[Collected data entries]
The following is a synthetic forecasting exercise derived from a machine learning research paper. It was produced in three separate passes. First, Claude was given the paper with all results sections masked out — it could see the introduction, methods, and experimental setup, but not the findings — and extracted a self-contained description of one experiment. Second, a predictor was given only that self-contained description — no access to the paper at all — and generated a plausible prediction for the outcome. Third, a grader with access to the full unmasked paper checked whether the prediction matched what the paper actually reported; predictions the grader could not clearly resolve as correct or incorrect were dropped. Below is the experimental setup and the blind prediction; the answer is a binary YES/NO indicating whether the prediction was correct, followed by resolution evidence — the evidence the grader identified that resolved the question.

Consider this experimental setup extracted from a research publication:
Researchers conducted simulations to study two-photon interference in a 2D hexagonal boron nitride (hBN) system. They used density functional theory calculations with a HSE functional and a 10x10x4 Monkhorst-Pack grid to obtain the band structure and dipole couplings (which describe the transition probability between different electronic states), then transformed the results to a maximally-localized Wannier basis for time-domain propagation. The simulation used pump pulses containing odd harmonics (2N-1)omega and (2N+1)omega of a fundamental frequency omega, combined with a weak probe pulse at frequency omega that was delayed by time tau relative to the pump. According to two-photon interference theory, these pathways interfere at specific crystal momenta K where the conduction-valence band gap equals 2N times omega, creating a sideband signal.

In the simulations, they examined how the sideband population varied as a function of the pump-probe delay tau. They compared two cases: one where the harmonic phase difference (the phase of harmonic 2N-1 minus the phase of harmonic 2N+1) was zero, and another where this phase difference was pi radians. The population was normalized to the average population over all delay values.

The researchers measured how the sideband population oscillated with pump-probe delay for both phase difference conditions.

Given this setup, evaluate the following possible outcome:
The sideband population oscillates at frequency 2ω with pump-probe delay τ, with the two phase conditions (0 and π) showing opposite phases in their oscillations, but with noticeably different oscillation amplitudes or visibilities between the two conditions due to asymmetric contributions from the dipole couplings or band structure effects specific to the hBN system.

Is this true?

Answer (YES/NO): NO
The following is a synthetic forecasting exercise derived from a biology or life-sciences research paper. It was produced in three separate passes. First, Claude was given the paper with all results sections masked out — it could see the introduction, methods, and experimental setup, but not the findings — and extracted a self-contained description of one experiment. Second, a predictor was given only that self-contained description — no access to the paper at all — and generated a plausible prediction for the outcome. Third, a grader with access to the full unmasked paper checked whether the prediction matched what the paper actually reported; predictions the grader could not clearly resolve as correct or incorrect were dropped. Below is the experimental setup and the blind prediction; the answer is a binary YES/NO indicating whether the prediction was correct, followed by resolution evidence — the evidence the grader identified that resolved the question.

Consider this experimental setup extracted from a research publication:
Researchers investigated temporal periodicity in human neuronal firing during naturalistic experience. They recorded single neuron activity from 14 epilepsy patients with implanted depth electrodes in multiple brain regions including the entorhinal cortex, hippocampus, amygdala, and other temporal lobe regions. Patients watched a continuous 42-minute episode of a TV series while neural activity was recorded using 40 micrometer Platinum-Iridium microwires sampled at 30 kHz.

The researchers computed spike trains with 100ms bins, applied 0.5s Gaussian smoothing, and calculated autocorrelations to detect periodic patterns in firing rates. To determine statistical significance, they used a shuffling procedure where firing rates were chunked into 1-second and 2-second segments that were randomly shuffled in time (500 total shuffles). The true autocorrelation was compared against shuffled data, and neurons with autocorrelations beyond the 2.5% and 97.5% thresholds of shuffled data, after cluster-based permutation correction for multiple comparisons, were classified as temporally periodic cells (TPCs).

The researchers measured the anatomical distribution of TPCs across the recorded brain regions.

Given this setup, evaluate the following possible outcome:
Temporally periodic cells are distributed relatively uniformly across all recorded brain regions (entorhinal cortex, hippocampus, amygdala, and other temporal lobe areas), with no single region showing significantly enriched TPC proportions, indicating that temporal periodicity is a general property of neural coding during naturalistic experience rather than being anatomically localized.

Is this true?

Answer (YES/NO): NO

--

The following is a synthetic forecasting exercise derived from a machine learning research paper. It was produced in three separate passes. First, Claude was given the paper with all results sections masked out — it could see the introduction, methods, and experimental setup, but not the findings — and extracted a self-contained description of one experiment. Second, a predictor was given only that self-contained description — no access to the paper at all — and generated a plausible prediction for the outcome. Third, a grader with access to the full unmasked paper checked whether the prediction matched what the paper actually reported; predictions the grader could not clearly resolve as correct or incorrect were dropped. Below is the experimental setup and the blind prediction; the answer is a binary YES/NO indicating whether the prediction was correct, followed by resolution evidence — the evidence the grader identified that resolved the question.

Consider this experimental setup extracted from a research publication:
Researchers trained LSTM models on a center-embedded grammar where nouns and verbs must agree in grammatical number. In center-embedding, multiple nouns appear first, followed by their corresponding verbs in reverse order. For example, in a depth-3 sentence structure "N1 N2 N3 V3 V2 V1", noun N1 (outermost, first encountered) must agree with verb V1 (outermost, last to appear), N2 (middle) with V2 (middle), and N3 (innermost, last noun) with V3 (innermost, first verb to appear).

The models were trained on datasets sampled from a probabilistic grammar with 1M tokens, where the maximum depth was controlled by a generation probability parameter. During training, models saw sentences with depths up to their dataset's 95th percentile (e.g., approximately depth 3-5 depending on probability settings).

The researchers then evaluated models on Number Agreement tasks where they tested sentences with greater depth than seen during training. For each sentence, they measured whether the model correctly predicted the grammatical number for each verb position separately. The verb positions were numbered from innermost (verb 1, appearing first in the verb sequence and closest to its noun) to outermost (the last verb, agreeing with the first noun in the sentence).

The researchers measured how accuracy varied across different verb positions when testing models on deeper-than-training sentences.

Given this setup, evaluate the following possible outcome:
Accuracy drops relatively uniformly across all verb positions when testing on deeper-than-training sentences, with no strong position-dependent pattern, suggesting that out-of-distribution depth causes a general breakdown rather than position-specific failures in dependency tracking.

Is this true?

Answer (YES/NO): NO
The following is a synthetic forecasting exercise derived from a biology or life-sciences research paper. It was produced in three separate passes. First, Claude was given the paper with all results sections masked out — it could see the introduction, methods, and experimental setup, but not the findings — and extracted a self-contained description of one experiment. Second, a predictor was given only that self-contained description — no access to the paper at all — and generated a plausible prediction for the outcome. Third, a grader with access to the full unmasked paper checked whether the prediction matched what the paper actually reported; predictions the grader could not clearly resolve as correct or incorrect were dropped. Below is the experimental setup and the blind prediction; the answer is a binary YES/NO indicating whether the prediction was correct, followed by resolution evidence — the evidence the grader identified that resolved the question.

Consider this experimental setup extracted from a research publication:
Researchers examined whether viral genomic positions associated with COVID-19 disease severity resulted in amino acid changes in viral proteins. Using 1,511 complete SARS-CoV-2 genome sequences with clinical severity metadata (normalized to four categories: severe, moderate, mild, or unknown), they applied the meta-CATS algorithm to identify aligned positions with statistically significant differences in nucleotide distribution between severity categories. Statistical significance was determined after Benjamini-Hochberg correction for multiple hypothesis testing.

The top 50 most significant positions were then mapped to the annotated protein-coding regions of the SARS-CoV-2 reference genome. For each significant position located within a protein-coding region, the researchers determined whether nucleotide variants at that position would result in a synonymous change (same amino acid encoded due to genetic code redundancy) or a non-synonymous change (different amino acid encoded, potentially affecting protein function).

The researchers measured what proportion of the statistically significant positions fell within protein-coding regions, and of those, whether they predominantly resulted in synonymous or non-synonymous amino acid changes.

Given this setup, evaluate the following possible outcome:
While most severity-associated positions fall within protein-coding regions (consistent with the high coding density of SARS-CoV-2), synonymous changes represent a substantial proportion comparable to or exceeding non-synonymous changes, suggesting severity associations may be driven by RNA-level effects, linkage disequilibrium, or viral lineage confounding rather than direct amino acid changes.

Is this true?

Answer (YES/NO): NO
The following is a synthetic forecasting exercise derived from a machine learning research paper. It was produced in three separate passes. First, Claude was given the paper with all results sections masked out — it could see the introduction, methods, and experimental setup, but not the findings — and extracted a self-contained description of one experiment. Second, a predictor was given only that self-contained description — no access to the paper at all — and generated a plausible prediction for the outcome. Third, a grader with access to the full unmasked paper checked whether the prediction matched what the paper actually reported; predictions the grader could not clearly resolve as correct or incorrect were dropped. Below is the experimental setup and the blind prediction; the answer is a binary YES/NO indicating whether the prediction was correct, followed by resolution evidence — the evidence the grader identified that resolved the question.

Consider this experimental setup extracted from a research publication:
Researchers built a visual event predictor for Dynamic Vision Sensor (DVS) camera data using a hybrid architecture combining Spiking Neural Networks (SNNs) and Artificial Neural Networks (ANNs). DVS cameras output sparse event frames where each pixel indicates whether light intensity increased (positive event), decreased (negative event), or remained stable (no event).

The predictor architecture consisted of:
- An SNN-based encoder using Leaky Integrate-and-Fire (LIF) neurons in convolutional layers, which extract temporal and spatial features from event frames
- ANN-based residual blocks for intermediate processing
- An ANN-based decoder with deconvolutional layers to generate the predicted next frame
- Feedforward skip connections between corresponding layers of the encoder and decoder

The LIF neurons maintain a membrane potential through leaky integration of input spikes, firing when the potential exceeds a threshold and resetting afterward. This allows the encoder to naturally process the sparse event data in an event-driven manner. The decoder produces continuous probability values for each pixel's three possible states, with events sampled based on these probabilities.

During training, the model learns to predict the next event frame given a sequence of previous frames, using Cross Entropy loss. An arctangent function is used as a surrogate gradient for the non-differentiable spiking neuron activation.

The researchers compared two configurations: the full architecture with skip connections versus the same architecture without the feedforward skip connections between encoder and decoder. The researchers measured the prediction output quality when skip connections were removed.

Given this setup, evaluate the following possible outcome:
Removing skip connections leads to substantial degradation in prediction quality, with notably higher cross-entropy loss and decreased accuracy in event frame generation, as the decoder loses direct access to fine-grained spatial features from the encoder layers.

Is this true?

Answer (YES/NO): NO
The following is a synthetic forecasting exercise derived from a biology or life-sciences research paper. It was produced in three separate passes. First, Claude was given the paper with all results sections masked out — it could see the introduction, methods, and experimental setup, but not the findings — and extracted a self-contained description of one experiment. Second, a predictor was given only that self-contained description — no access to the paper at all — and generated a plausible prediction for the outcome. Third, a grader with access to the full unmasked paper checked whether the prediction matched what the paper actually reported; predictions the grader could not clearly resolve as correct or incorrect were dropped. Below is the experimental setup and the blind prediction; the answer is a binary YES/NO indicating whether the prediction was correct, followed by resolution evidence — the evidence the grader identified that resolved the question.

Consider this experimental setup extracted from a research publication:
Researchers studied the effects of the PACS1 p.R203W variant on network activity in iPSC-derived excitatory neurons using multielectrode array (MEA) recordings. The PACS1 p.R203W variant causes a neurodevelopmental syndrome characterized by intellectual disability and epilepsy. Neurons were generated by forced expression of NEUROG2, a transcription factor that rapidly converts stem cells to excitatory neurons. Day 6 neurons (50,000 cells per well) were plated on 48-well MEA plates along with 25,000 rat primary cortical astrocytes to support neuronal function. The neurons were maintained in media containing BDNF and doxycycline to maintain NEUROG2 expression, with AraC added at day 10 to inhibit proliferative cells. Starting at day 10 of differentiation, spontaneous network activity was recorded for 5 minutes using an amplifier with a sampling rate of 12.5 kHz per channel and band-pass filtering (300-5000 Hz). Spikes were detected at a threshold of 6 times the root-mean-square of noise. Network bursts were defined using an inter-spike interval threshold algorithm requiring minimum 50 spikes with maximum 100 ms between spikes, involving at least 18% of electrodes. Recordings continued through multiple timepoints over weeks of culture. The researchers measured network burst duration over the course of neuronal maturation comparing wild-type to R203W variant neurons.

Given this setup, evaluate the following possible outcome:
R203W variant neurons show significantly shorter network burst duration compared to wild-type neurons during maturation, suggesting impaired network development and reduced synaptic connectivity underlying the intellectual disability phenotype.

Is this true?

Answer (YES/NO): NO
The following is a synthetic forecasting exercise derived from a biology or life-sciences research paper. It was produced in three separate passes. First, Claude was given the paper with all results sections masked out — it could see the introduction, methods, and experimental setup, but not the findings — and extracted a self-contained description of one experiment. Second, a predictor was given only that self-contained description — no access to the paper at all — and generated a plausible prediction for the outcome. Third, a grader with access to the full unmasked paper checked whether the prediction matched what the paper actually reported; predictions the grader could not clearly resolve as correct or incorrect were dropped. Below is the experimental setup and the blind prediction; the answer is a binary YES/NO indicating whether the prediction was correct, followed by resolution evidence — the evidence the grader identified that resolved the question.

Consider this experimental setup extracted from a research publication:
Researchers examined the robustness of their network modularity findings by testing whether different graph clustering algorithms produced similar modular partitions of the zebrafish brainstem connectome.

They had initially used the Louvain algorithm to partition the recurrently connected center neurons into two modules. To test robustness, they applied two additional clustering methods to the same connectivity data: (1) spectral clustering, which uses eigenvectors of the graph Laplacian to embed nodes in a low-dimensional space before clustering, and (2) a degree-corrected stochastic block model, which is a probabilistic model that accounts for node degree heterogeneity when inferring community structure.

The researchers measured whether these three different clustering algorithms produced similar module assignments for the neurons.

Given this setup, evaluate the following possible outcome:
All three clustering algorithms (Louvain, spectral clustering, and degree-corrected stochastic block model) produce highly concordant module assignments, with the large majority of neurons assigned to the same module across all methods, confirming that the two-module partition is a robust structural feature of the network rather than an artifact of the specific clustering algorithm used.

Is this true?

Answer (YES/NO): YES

==

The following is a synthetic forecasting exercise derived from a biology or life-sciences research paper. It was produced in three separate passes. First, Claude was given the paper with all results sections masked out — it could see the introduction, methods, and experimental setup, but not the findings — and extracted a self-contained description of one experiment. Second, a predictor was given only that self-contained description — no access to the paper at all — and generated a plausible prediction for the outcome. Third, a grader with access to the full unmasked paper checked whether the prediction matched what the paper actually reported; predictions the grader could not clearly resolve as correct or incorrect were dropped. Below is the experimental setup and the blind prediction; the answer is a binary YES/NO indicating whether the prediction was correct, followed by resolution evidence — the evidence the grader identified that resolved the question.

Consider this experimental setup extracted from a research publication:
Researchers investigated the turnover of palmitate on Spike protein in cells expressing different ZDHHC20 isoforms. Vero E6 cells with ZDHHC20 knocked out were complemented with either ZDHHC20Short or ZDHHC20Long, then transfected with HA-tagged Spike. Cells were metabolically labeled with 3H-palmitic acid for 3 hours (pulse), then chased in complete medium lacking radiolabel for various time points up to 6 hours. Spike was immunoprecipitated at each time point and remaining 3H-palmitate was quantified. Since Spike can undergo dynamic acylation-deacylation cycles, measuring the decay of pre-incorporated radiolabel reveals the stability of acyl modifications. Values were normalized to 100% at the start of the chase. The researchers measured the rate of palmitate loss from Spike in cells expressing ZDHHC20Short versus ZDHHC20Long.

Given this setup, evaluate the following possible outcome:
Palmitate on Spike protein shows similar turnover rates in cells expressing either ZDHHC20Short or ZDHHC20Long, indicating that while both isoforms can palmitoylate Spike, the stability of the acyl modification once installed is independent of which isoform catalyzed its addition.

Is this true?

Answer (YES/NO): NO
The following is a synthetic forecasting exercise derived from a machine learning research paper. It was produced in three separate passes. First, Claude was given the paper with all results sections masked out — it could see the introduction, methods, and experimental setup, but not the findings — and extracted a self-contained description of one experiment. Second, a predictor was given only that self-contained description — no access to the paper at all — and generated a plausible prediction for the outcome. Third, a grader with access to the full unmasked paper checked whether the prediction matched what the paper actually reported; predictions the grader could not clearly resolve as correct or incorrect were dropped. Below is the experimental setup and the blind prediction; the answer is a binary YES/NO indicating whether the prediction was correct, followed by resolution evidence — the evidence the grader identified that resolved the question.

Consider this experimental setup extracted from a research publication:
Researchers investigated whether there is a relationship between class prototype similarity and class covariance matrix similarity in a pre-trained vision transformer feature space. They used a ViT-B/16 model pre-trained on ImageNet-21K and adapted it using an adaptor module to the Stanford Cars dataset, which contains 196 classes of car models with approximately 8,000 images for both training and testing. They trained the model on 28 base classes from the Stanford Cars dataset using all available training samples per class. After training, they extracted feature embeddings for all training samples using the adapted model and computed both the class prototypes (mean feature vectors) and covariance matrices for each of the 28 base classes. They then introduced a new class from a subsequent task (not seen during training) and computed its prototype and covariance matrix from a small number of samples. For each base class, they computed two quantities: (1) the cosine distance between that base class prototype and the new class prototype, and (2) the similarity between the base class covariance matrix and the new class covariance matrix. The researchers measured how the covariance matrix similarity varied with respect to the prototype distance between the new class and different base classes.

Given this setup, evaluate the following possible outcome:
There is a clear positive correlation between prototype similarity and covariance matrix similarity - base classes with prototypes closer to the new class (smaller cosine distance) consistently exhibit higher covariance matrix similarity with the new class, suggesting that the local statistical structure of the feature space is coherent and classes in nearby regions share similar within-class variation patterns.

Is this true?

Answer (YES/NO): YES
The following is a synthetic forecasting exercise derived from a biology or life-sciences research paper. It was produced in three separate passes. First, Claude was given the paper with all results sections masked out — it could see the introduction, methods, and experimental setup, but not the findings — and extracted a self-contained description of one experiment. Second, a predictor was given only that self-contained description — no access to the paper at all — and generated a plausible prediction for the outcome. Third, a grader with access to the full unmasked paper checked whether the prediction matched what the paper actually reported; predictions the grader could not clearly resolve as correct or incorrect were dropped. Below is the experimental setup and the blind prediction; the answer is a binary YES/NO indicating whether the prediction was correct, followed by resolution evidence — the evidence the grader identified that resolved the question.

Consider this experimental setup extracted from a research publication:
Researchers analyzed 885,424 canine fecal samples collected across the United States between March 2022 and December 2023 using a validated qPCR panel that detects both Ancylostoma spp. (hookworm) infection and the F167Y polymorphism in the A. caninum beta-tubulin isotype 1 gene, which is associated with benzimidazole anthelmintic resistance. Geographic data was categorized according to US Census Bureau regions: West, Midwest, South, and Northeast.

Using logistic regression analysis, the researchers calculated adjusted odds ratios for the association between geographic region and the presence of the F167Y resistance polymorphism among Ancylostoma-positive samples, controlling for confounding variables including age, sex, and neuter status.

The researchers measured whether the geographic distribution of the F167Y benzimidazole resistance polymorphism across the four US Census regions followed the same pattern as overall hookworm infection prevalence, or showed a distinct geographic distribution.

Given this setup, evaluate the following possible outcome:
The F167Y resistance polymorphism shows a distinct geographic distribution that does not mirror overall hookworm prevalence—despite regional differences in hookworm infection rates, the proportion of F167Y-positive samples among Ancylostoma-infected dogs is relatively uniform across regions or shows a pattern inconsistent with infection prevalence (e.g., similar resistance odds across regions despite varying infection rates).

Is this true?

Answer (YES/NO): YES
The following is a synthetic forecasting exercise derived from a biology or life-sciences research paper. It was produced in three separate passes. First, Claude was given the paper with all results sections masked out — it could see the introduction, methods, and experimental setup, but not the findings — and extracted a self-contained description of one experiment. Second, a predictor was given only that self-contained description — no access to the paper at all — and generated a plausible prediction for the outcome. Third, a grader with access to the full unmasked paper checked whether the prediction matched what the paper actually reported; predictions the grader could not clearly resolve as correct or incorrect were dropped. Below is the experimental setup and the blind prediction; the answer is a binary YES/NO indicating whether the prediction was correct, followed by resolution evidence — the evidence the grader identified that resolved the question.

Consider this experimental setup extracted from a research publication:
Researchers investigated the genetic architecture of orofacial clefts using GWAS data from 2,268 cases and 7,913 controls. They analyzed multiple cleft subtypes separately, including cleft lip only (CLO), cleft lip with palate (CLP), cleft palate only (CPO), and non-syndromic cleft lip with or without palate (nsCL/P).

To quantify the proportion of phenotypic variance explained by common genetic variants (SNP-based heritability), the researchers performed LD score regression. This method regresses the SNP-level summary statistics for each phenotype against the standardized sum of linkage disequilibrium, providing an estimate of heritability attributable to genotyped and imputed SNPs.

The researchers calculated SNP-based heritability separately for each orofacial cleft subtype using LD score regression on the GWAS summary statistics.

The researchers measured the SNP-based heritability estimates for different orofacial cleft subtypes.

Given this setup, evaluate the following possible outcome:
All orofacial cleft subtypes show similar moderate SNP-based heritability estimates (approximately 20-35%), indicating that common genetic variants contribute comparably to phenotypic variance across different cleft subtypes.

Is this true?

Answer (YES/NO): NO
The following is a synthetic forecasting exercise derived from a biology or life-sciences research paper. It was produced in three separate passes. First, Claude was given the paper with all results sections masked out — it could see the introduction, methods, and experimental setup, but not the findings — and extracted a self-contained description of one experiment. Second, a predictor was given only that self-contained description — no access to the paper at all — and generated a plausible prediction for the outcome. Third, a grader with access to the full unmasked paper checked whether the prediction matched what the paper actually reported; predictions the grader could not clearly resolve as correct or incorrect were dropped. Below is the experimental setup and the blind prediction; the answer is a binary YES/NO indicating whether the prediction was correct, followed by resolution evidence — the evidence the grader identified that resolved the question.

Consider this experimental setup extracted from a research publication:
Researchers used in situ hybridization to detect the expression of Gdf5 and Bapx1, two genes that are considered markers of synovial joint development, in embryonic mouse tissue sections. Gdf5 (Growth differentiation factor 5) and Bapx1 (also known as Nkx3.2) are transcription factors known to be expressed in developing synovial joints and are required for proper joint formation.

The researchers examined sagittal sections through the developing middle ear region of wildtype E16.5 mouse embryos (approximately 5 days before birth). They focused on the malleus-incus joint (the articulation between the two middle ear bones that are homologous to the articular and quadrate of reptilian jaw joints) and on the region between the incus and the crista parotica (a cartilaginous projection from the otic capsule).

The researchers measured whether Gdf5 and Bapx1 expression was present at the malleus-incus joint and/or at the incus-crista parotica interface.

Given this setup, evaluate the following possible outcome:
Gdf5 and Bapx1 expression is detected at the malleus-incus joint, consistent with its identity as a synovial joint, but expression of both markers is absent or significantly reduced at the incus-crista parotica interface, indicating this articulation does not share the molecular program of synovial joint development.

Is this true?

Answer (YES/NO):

** Exercise prompt **
Which of the lines above carry the string "crista"? Pick them out and copy them.

** Exercise result **
The researchers examined sagittal sections through the developing middle ear region of wildtype E16.5 mouse embryos (approximately 5 days before birth). They focused on the malleus-incus joint (the articulation between the two middle ear bones that are homologous to the articular and quadrate of reptilian jaw joints) and on the region between the incus and the crista parotica (a cartilaginous projection from the otic capsule).
The researchers measured whether Gdf5 and Bapx1 expression was present at the malleus-incus joint and/or at the incus-crista parotica interface.
Gdf5 and Bapx1 expression is detected at the malleus-incus joint, consistent with its identity as a synovial joint, but expression of both markers is absent or significantly reduced at the incus-crista parotica interface, indicating this articulation does not share the molecular program of synovial joint development.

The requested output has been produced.